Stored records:
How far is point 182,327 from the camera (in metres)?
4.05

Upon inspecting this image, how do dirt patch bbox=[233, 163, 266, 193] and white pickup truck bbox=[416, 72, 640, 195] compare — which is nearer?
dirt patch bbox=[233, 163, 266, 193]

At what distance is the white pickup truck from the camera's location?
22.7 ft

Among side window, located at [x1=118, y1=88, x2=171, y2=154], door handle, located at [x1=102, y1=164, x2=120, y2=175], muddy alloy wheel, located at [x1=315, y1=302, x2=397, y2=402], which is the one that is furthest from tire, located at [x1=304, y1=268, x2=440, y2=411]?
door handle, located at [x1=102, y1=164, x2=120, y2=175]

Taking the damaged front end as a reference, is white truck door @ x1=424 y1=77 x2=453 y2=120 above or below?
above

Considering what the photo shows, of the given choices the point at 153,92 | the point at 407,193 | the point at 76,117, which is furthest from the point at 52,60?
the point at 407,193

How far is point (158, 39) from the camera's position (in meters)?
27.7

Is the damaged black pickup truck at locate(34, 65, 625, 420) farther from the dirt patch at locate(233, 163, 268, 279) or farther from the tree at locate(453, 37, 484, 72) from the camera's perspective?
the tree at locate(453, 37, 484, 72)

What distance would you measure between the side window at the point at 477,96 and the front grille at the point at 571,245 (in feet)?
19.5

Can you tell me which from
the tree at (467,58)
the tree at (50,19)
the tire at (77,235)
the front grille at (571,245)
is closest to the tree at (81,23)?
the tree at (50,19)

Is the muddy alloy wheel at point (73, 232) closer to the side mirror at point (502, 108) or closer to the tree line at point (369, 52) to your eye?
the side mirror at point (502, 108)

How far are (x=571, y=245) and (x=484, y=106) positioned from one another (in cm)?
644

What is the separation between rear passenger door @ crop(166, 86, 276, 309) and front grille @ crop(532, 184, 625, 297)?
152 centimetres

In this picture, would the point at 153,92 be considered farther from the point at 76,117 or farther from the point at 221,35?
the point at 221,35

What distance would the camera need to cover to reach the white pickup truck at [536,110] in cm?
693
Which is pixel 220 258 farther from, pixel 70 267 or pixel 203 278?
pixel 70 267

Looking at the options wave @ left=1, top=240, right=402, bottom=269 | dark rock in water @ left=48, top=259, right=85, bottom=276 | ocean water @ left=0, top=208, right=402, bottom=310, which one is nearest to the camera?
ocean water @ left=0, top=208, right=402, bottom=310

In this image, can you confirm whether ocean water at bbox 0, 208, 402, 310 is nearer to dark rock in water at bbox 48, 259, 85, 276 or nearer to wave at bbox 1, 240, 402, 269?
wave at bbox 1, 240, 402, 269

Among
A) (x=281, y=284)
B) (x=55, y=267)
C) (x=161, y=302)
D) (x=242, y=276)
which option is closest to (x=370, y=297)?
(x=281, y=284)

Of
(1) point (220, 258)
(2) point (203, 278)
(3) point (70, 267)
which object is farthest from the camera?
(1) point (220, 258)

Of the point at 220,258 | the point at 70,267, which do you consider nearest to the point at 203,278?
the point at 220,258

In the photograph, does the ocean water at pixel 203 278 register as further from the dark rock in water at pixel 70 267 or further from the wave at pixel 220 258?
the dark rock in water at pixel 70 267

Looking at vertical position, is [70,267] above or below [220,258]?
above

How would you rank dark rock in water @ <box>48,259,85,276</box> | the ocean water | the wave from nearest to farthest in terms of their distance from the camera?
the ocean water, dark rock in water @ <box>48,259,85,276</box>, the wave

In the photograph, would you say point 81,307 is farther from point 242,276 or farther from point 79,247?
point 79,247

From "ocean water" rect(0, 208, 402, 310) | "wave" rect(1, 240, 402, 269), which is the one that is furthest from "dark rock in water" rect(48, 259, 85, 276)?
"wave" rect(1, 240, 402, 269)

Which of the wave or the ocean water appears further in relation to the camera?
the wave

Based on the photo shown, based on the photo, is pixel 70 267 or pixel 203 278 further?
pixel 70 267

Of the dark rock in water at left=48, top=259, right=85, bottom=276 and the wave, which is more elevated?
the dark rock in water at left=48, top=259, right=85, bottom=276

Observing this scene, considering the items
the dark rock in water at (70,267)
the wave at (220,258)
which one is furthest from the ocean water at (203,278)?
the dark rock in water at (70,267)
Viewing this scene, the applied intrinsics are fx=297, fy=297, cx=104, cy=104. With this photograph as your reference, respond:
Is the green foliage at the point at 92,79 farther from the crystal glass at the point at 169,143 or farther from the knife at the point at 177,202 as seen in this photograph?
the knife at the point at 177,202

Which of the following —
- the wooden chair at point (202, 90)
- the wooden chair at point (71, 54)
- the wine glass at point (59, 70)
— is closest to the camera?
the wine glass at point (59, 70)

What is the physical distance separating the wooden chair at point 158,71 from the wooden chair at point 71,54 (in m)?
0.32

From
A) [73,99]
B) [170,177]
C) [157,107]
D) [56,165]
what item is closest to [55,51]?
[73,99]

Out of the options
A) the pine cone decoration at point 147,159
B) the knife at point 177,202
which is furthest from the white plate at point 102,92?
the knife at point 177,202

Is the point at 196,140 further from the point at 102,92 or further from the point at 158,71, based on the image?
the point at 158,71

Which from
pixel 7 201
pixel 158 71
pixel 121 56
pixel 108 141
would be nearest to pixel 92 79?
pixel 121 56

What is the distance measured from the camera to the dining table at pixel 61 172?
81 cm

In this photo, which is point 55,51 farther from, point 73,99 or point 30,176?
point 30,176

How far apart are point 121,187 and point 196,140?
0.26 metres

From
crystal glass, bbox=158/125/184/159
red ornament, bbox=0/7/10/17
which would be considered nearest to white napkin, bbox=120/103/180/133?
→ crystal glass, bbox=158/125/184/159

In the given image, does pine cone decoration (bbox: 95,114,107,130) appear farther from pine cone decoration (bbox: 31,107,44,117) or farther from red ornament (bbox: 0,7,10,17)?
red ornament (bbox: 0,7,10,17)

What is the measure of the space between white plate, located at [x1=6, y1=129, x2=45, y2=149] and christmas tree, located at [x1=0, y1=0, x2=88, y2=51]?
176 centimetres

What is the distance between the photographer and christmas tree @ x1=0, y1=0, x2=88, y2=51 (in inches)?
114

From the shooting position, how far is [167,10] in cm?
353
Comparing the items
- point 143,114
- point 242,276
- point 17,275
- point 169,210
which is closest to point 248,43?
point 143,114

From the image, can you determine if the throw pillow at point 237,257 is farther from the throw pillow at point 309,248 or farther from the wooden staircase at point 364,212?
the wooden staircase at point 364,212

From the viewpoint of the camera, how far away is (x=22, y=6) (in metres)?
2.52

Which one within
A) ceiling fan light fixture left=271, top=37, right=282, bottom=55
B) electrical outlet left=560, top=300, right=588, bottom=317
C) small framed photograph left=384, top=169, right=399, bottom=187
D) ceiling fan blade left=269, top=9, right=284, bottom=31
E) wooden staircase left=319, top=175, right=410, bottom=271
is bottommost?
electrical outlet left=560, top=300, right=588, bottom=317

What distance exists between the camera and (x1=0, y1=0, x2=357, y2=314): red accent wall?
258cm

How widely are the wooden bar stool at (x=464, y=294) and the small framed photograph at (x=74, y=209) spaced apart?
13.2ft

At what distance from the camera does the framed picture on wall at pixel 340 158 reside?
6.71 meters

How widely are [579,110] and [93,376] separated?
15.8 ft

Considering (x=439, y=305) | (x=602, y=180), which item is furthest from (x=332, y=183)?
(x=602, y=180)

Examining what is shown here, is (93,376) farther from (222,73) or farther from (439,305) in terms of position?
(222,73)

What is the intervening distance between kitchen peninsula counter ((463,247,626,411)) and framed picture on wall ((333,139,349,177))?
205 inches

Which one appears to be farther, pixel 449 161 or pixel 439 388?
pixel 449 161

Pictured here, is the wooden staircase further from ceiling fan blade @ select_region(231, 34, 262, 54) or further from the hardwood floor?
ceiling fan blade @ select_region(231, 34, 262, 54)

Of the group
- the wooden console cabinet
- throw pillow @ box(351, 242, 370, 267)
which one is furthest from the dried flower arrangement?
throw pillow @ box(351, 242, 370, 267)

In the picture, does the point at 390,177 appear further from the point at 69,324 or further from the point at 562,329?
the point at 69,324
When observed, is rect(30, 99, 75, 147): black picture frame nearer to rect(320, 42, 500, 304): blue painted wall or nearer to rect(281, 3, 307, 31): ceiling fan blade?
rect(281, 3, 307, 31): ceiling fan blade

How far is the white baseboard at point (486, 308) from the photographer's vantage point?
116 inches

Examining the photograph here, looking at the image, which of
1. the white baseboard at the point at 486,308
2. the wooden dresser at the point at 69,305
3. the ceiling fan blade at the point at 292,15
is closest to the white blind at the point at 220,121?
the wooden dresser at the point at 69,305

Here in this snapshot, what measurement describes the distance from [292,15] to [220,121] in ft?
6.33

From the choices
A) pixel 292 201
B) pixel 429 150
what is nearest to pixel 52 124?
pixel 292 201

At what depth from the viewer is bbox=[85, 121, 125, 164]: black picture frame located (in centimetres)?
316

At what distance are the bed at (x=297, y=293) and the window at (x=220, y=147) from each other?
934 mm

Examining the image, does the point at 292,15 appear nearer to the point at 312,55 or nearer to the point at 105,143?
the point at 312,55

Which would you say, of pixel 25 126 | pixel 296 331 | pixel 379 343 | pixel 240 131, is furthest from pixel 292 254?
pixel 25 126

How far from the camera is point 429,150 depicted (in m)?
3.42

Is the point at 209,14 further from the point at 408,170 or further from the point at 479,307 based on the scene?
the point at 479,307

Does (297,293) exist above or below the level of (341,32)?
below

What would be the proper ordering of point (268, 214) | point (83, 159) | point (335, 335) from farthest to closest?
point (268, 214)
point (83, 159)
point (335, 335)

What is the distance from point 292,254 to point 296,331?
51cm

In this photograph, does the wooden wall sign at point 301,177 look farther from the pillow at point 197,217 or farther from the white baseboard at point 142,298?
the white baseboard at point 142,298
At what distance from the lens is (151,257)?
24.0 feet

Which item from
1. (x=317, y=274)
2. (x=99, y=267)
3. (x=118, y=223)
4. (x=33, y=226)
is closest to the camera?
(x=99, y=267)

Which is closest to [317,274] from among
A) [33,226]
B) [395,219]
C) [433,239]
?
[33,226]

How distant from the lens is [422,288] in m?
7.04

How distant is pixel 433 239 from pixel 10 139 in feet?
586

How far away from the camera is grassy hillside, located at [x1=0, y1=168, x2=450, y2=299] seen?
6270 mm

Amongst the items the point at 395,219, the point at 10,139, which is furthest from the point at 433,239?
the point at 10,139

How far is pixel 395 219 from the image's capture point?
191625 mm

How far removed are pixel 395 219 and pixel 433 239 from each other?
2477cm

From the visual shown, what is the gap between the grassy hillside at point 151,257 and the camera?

### Exercise task
Give back exactly the lines beginning at the one with "Which is closest to [317,274] from among" and ending at the final line of the material; both boundary lines belong in it.

### Exercise solution
Which is closest to [317,274] from among
A) [33,226]
B) [395,219]
C) [433,239]
?
[33,226]

How distant from the lens is [422,288] in m?
7.04

How distant is pixel 433 239 from pixel 10 139 in feet?
586

How far away from the camera is grassy hillside, located at [x1=0, y1=168, x2=450, y2=299] seen?
6270 mm

Amongst the items the point at 395,219, the point at 10,139, which is furthest from the point at 433,239?
the point at 10,139

How far is pixel 395 219 from the image's capture point?
191625 mm

How far removed are pixel 395 219 and pixel 433 239 from each other?
2477cm

From the visual shown, what is the gap between the grassy hillside at point 151,257 and the camera?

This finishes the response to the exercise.